Saved entries:
^^^^

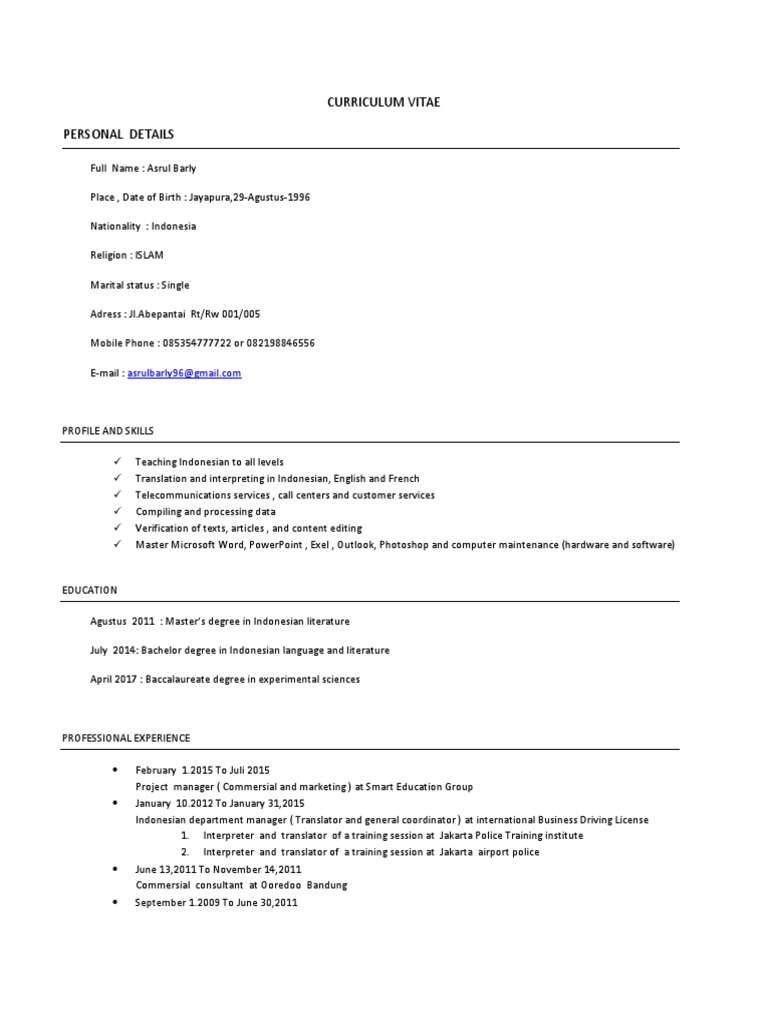 CURRICULUM VITAE

PERSONAL DETAILS

Full Name : Asrul Barly

Place , Date of Birth : Jayapura,29-Agustus-1996

Nationality : Indonesia

Religion : ISLAM

Marital status : Single

Adress : Jl.Abepantai Rt/Rw 001/005

Mobile Phone : 085354777722 or 082198846556

E-mail : asrulbarly96@gmail.com

PROFILE AND SKILLS

✓ Teaching Indonesian to all levels
✓ Translation and interpreting in Indonesian, English and French
✓ Telecommunications services , call centers and customer services
✓ Compiling and processing data
✓ Verification of texts, articles , and content editing
✓ Master Microsoft Word, PowerPoint , Exel , Outlook, Photoshop and computer maintenance (hardware and software)

EDUCATION

Agustus 2011 : Master's degree in Indonesian literature

July 2014: Bachelor degree in Indonesian language and literature

April 2017 : Baccalaureate degree in experimental sciences

PROFESSIONAL EXPERIENCE

• February 1.2015 To Juli 2015
Project manager ( Commersial and marketing ) at Smart Education Group
• January 10.2012 To January 31,2015
Indonesian department manager ( Translator and general coordinator ) at international Business Driving License
1. Interpreter and translator of a training session at Jakarta Police Training institute
2. Interpreter and translator of a training session at Jakarta airport police
• June 13,2011 To November 14,2011
Commersial consultant at Ooredoo Bandung
• September 1.2009 To June 30,2011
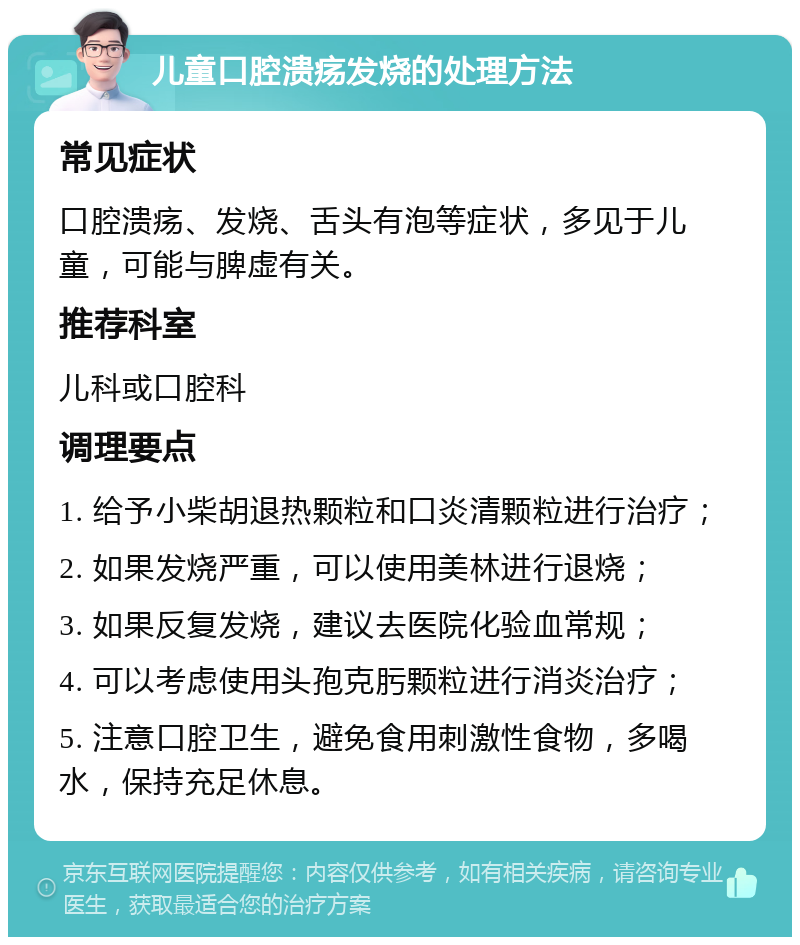 儿童口腔溃疡发烧的处理方法

常见症状

口腔溃疡、发烧、舌头有泡等症状，多见于儿童，可能与脾虚有关。

推荐科室

儿科或口腔科

调理要点

1. 给予小柴胡退热颗粒和口炎清颗粒进行治疗；

2. 如果发烧严重，可以使用美林进行退烧；

3. 如果反复发烧，建议去医院化验血常规；

4. 可以考虑使用头孢克肟颗粒进行消炎治疗；

5. 注意口腔卫生，避免食用刺激性食物，多喝水，保持充足休息。

京东互联网医院提醒您：内容仅供参考，如有相关疾病，请咨询专业医生，获取最适合您的治疗方案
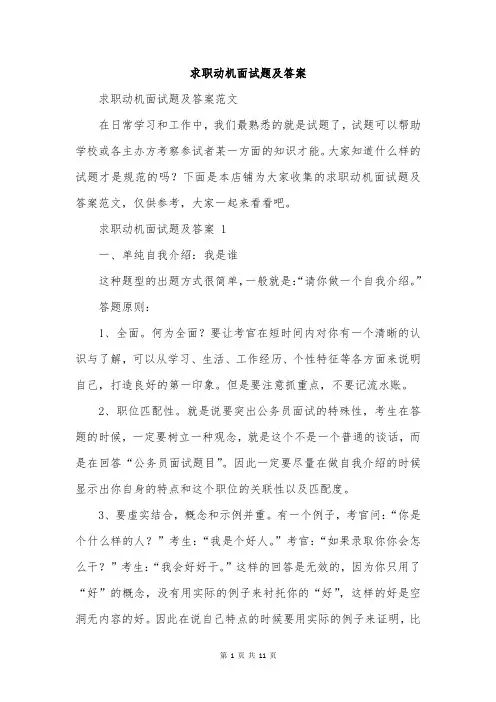 求职动机面试题及答案

求职动机面试题及答案范文

在日常学习和工作中，我们最熟悉的就是试题了，试题可以帮助学校或各主办方考察参试者某一方面的知识才能。大家知道什么样的试题才是规范的吗？下面是本店铺为大家收集的求职动机面试题及答案范文，仅供参考，大家一起来看看吧。

求职动机面试题及答案 1

一、单纯自我介绍：我是谁

这种题型的出题方式很简单，一般就是：“请你做一个自我介绍。”

答题原则：

1、全面。何为全面？要让考官在短时间内对你有一个清晰的认识与了解，可以从学习、生活、工作经历、个性特征等各方面来说明自己，打造良好的第一印象。但是要注意抓重点，不要记流水账。

2、职位匹配性。就是说要突出公务员面试的特殊性，考生在答题的时候，一定要树立一种观念，就是这个不是一个普通的谈话，而是在回答“公务员面试题目”。因此一定要尽量在做自我介绍的时候显示出你自身的特点和这个职位的关联性以及匹配度。

3、要虚实结合，概念和示例并重。有一个例子，考官问：“你是个什么样的人？”考生：“我是个好人。”考官：“如果录取你你会怎么干？”考生：“我会好好干。”这样的回答是无效的，因为你只用了“好”的概念，没有用实际的例子来衬托你的“好”，这样的好是空洞无内容的好。因此在说自己特点的时候要用实际的例子来证明，比

第 1 页 共 11 页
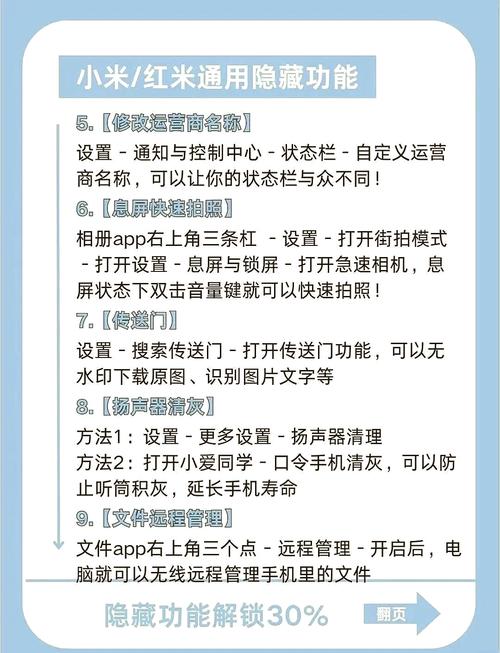 小米/红米通用隐藏功能

5.【修改运营商名称】

设置 - 通知与控制中心 - 状态栏 - 自定义运营商名称，可以让你的状态栏与众不同！

6.【息屏快速拍照】

相册app右上角三条杠 - 设置 - 打开街拍模式 - 打开设置 - 息屏与锁屏 - 打开急速相机，息屏状态下双击音量键就可以快速拍照！

7.【传送门】

设置 - 搜索传送门 - 打开传送门功能，可以无水印下载原图、识别图片文字等

8.【扬声器清灰】

方法1：设置 - 更多设置 - 扬声器清理
方法2：打开小爱同学 - 口令手机清灰，可以防止听筒积灰，延长手机寿命

9.【文件远程管理】

文件app右上角三个点 - 远程管理 - 开启后，电脑就可以无线远程管理手机里的文件

隐藏功能解锁30%

翻页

^^^^

What needs to be done:
Locate the lines above that contain "training" and copy them.

Answer:
1. Interpreter and translator of a training session at Jakarta Police Training institute
2. Interpreter and translator of a training session at Jakarta airport police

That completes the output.